# caad 11 ?



## vette (Feb 1, 2009)

*caad 10 ?*

do they have a frameset only ,if so who has best price online


----------



## jcgill (Jul 20, 2010)

I believe you are talking about a 2011 CAAD10 frameset. 

Yes framesets are available, however i believe Cannondale does not allow bikes or frames to be sold online and shipped, so you have to physically visit a cannondale dealer to purchase a frameset or bike.

I believe $799 USD was the going rate for framesets this year, and they are availabe in white/black and red/white.


----------



## vette (Feb 1, 2009)

ok cool thanx ,seems like a good price ,gonna see what the red/white looks like


----------



## vette (Feb 1, 2009)

just called around ,2011 are soldout,2012 avail. september for $900 yes I meant caad 10 frame.


----------



## skleins (May 19, 2010)

Wonder how I could get one in the UK - I asked a dealer earlier this year and they gave me the impression that Caad10 frames were unavailable over here.


----------



## ph0enix (Aug 12, 2009)

skleins said:


> Wonder how I could get one in the UK - I asked a dealer earlier this year and they gave me the impression that Caad10 frames were unavailable over here.

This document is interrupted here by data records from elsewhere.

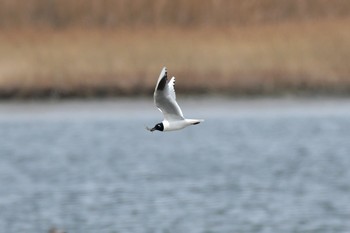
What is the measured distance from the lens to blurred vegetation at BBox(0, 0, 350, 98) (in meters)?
39.8

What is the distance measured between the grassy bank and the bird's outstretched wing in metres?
24.2

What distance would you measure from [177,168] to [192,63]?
38.2ft

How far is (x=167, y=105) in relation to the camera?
1459 centimetres

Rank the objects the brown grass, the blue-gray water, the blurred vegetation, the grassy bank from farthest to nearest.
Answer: the brown grass, the blurred vegetation, the grassy bank, the blue-gray water

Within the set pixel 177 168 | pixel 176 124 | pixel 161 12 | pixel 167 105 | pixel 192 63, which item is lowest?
pixel 177 168

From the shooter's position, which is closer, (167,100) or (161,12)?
(167,100)

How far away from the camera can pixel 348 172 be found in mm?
27266

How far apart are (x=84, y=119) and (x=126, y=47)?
10.4 ft

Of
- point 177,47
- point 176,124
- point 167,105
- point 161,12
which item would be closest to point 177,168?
point 177,47

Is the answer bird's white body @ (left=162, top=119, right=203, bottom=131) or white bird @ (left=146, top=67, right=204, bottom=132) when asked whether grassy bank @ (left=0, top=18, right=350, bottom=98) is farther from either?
bird's white body @ (left=162, top=119, right=203, bottom=131)

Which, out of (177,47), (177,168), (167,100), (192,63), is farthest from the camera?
(177,47)

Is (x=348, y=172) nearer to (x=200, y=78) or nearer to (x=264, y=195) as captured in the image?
(x=264, y=195)

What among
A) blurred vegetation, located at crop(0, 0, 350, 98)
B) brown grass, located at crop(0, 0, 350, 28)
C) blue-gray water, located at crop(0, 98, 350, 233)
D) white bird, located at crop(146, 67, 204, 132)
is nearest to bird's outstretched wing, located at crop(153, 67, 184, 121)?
white bird, located at crop(146, 67, 204, 132)

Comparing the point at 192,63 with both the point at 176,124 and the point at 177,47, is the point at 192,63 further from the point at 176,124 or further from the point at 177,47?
the point at 176,124
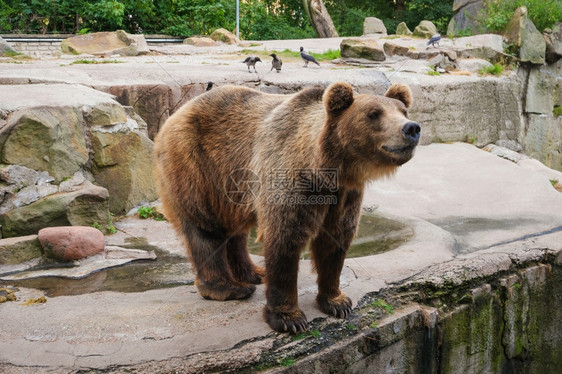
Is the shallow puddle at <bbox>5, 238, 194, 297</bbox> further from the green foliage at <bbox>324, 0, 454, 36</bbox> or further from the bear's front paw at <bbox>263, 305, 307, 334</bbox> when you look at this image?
the green foliage at <bbox>324, 0, 454, 36</bbox>

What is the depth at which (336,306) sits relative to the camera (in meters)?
3.40

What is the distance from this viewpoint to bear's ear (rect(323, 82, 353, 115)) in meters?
3.07

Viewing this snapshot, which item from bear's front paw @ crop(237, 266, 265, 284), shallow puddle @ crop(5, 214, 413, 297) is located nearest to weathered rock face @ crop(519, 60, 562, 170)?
shallow puddle @ crop(5, 214, 413, 297)

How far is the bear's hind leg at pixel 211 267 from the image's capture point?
3586mm

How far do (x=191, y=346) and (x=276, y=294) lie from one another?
1.78 feet

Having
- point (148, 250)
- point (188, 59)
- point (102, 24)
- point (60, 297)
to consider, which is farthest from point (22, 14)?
point (60, 297)

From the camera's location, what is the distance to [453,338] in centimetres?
399

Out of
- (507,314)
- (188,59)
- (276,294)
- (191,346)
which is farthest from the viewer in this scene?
(188,59)

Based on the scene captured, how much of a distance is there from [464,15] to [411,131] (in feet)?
48.4

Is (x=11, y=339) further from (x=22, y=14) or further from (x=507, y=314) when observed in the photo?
(x=22, y=14)

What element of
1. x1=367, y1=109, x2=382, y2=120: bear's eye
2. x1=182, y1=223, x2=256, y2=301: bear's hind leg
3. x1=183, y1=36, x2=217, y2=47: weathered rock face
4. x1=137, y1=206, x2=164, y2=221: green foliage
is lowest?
x1=137, y1=206, x2=164, y2=221: green foliage

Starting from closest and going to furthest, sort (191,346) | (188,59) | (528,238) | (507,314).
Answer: (191,346) < (507,314) < (528,238) < (188,59)

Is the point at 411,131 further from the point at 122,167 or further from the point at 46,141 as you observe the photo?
the point at 122,167

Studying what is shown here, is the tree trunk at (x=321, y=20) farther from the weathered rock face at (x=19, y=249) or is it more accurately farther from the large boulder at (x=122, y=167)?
the weathered rock face at (x=19, y=249)
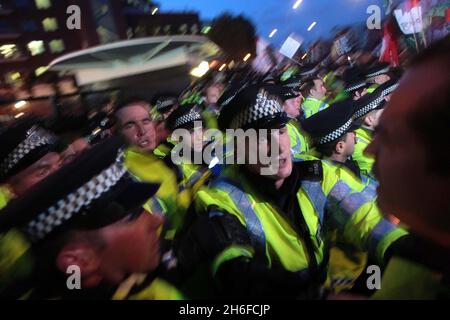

Call a U.S. dealer and see if they would ship it to the UK. If they're not willing, ask one of the blokes on RBR to buy it and ship it to you


----------



## andydale (Jan 17, 2007)

No cannondale framesets are available in europe.


----------



## vette (Feb 1, 2009)

just won a caad 10 in white off ebay for $880 have it tomorrow oh yeh


----------